Nem mesmo a Segunda Guerra Mundial parou os jogos realizados no Natal. Em 1940, as 40 partidas das ligas paralelas da época terminaram com incríveis 210 gols. E o armistício, que marcou nos anos posteriores o aumento exponencial do público nos estádios ingleses, tinha nas rodadas de Natal a maior expressão da legião de torcedores que tomava as arquibancadas. Em 1948, os duelos natalinos levaram um milhão de ingleses aos estádios. Já em 1949, cerca de 3,5 milhões de pessoas viram as partidas realizadas nos quatro dias ao redor do Boxing Day. Nesta época, era comum que os espectadores fizessem sua própria festa nas tribunas, entoando canções natalinas tradicionais, além de compartilharem cigarros e bebidas. Já os clubes ofereciam programas de jogos com enfeites especiais e saudações de seus jogadores. Os torcedores costumavam atirar aos atletas cascas de laranja – fruta racionada nas penúrias da guerra e muitas vezes entregue como presente de Natal.
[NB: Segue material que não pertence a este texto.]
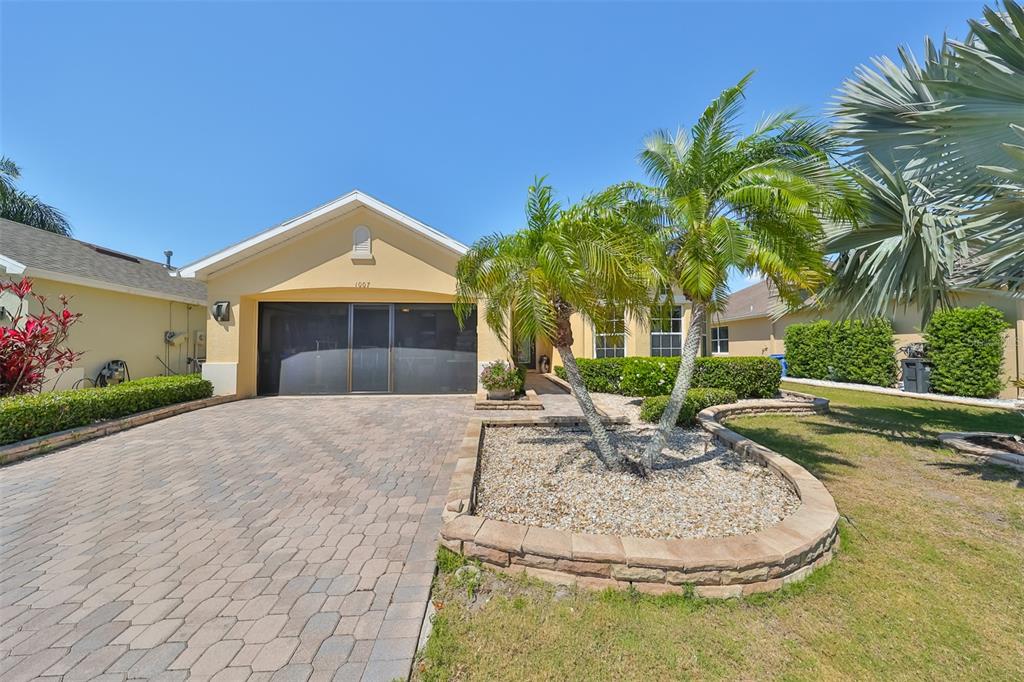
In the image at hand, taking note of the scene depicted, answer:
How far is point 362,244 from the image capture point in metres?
10.8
O que parecia o apogeu do futebol no Natal, entretanto, logo entraria em desgraça. O gélido dezembro de 1956 seria decisivo para isso. O mau tempo e a crise de combustíveis impactaram diretamente na Football League. O gelo tomou os gramados e as tempestades de neve provocaram o adiamento de 15 jogos. Em consequência, o público no Natal e no Boxing Day de 1956 foi 50% menor do que no ano anterior. Além disso, os próprios jogadores sofreram problemas nas viagens. O ônibus do Torquay ficou preso em uma nevasca durante o Natal e os atletas tiveram que desatolar o veículo, chegando ao destino apenas na manhã do dia seguinte. Mesmo sem muitas horas para dormir antes do pontapé inicial, venceram o Brentford no Boxing Day.
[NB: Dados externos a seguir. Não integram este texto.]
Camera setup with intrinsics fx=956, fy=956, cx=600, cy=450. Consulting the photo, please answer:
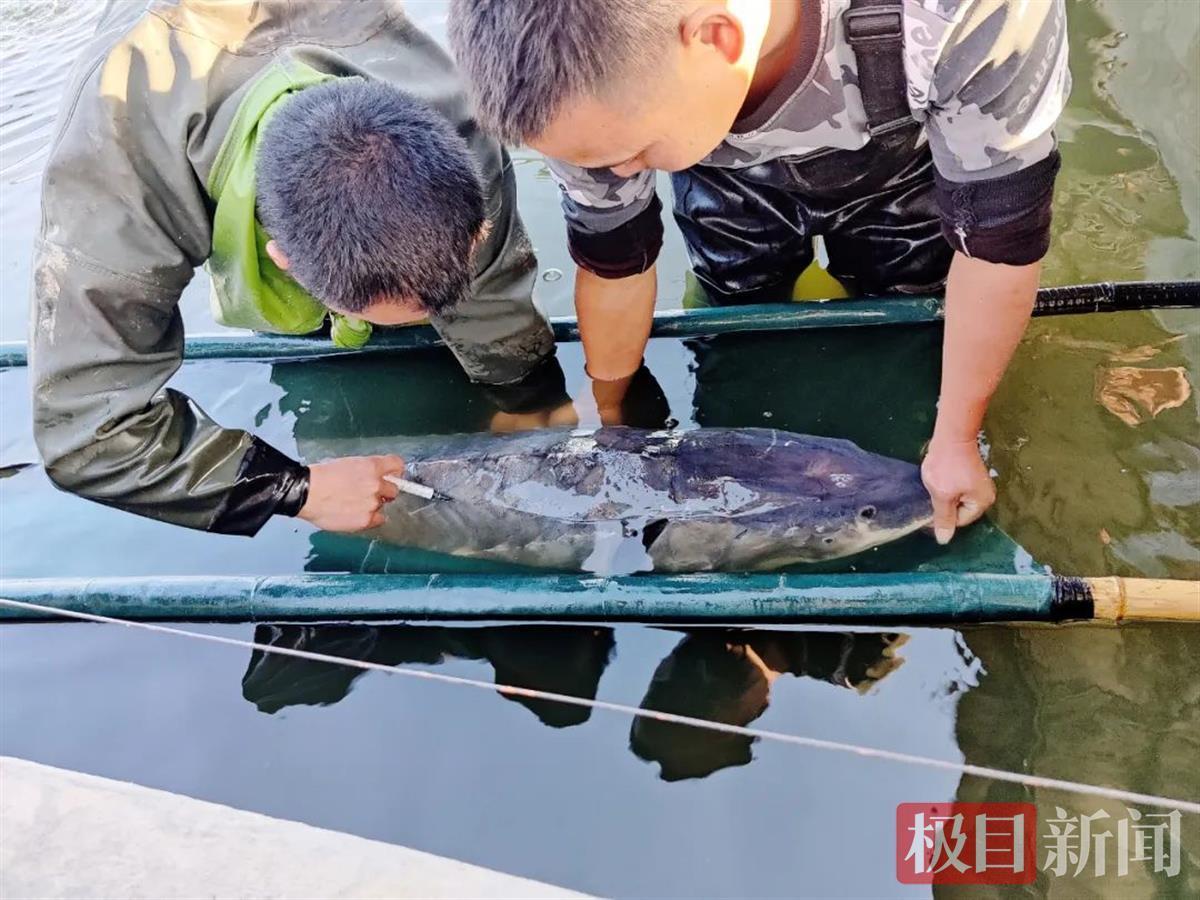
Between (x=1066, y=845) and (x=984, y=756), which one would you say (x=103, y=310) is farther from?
(x=1066, y=845)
Em 1957, as bilheterias do Boxing Day voltaram a subir, mas as do Natal sentiram a queda. Sem o mesmo atrativo financeiro, o 25 de dezembro passou a ser ignorado pelos clubes e reclamado pelos jogadores. Autor de quatro gols na vitória do Chelsea por 7 a 4 sobre o Portsmouth naquele ano, Jimmy Greaves usou sua notoriedade para escrever uma coluna contra as rodadas natalinas. “A maioria de nós gostaria de ver o fim do futebol no Natal. Não atrai grandes multidões e perturba a vida familiar de todos os atletas. Não podemos comer um pudim natalino. E se há um jogo fora de casa, também não há um Natal em nossos lares”, argumentou em setembro de 1958, ao Daily Express.
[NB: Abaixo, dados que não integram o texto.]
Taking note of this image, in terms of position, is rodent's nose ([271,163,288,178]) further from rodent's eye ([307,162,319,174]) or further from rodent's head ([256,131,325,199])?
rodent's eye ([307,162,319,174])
Como resultado da insatisfação geral, apenas 13 jogos da liga (três da primeira divisão) aconteceram em 25 de dezembro de 1958, após uma série de remarcações. No ano seguinte, enfim, os clubes da Football League decidiram acabar oficialmente com o futebol no Natal. Manteriam o Boxing Day, mas deixariam o feriado livre aos jogadores. Exceção feita a alguns duelos remarcados em 1959 e de um jogo do Blackpool em 1965, a rodada natalina não mais aconteceu. Até havia apoio do público e mesmo de algumas personalidades, como o lendário técnico Stan Cullis, para retomar a data no calendário boleiro. De qualquer forma, os apelos não eram suficientes.

O contexto do futebol inglês, além do mais, sufocava a rodada de Natal. Com os refletores se tornando mais comuns nos estádios, os clubes percebiam a vantagem de aumentar o número de partidas em épocas de temperaturas mais amenas e, assim, encher as arquibancadas. Ainda haveria a mudança no sistema de transportes do país durante a década de 1960, que atrapalharia as viagens dos espectadores no feriado. Por fim, o crescimento das transmissões no rádio e na televisão também influenciava o comportamento dos torcedores. Temendo perder seus dias de bilheterias mais lucrativas, a liga passou anos impedindo que os jogos do Boxing Day fossem exibidos na TV. A quebra só ocorreu em 1988, quando finalmente houve um acordo com as emissoras. Hoje em dia, é exatamente pela tela que a tradição se torna conhecida além das fronteiras.